GridOto.com - Bejing Auto Show 2026 akan segera dimulai (24 April - 3 Mei).
Sebelum menuju kesana tim GridOto diajak GAC Indonesia ke markas besar GAC Group di Guangzhou, China (22/04) untuk melihat teknologi dan mobil baru yang mereka miliki.
Ada tiga mobil yang dikenalkan secara langsung oleh GAC kepada GridOto yaitu Aion i60, Aion N60 dan Hyptech HL.
“Melalui sesi ini, kami ingin menunjukkan bahwa pengembangan produk GAC dirancang secara spesifik untuk menjawab kebutuhan pengguna yang beragam,"
"Mulai dari kendaraan listrik untuk mobilitas harian, SUV keluarga yang praktis, hingga lini premium berperforma tinggi, seluruhnya dikembangkan dengan pendekatan yang sangat relevan untuk karakter pasar seperti Indonesia,” ujar Iqbal Taufiqurrahman, Product and Strategy GAC Indonesia di Guangzhou, China.
Yang pertama ada Aion i60 yang hadir buat menjadi "obat" yang masih memiliki range anxiety terhadap mobil listrik.
Karena mobil ini menggunakan teknologi REEV (Range Extended Electric Vehicle).
Secara sederhana, mobil ini masih menggunakan mesin pembakaran dalam sebagai generator pengisi daya baterai.
Sehingga kalian masih bisa isi bensin dan enggak perlu colok charger untuk mengisi daya baterai.
Mesin yang digunakan sebagai generator pada Aion i60 menggunakan mesin 1.5L "Volcano" yang sangat efisien.
Konversi bahan bakarnya diklaim mencapai 3,73 kWh/L.
Saat baterai dan tangki bensin penuh, mobil ini bisa menempuh total jarak hingga 1.240 km.
Kemudian, mereka juga memperkenalkan Aion N60 yang didesain oleh Eks desainer BMW.
Yups.. N60 adalah mahakarya Benoit Jacob (desainer legendaris eks-BMW i3 & i8).
Desainnya membulat namun futuristik, memberikan koefisien hambat udara yang sangat rendah untuk efisiensi maksimal.

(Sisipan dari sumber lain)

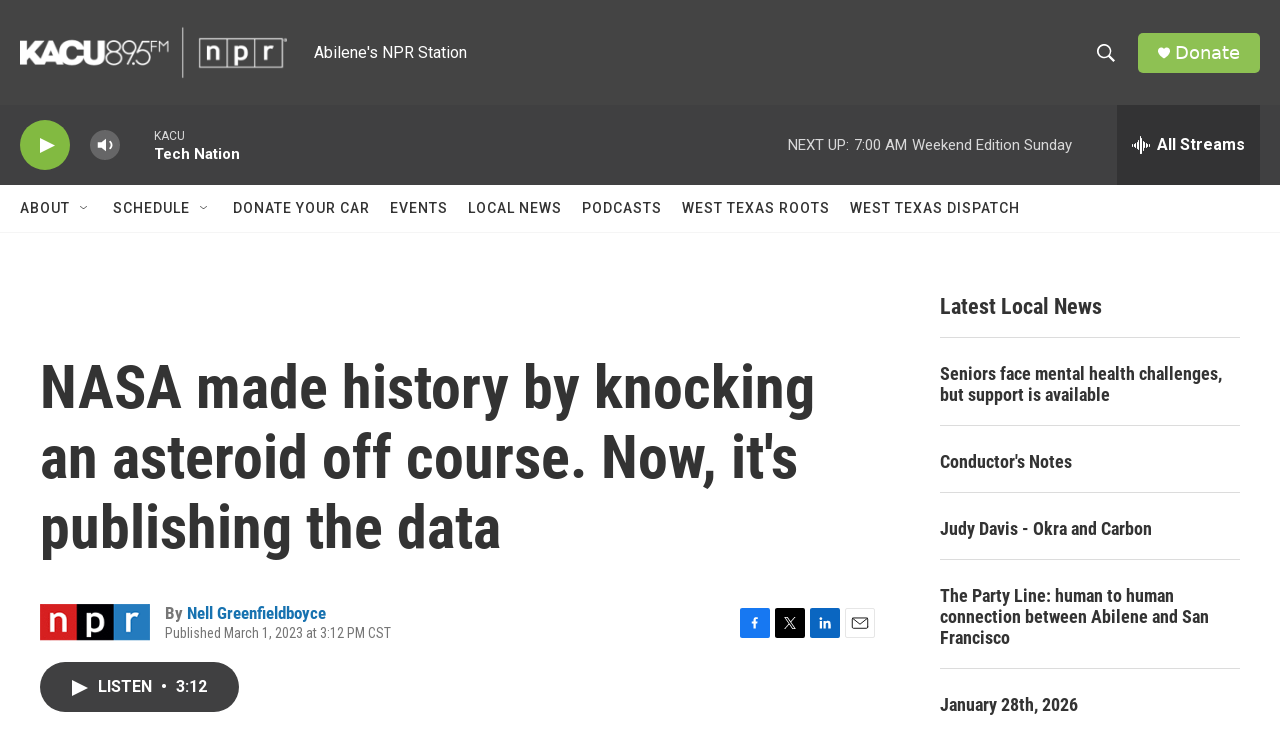

--- FILE ---
content_type: text/html; charset=utf-8
request_url: https://www.google.com/recaptcha/api2/aframe
body_size: 267
content:
<!DOCTYPE HTML><html><head><meta http-equiv="content-type" content="text/html; charset=UTF-8"></head><body><script nonce="qVD7lcnMTWYIL3EdKn9qtA">/** Anti-fraud and anti-abuse applications only. See google.com/recaptcha */ try{var clients={'sodar':'https://pagead2.googlesyndication.com/pagead/sodar?'};window.addEventListener("message",function(a){try{if(a.source===window.parent){var b=JSON.parse(a.data);var c=clients[b['id']];if(c){var d=document.createElement('img');d.src=c+b['params']+'&rc='+(localStorage.getItem("rc::a")?sessionStorage.getItem("rc::b"):"");window.document.body.appendChild(d);sessionStorage.setItem("rc::e",parseInt(sessionStorage.getItem("rc::e")||0)+1);localStorage.setItem("rc::h",'1769948985393');}}}catch(b){}});window.parent.postMessage("_grecaptcha_ready", "*");}catch(b){}</script></body></html>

Masuk ke kabin N60, Sobat GridOto akan disambut kursi penumpang depan yang sudah dilengkapi fitur Zero-Gravity.
Mobil listrik ini mampu menempuh jarak hingga 610 km saat baterai terisi penuh.
N60 menggunakan sistem penggerak Amorphous Alloy Silicon Carbide pertama di dunia.
Hasilnya? Konsumsi energi sangat irit, hanya 11,7 kWh per 100 km. Ini standar baru untuk SUV listrik.
Aion N60 dibekali teknologi sensor canggih seperti LiDAR dan Radar 4D untuk mendukung keamanan berkendara.
Yang terakhir ada mobil listrik SUV keluarga premium yaitu Hyptech HL.
Mobil listrik ini sudah dibekali teknologi pengisian super cepat 800V 5C, saat baterai terisi penuh mampu menempuh jarak 750 km.
Hyptech HL juga tersedia dengan teknologi REEV yang bisa menempuh jarak lebih dari 1.200 km.
Yang menjadi perhatian di Beijing Auto Show 2026 akan menjadi saksi kehadiran Aion N60 dan Aion i60 secara global atau global launch.
Nah.. setelah global launch, apakah ini pertanda Aion i60 dan Aion N60 bakal diboyong ke Indonesia? Kita tunggu besok!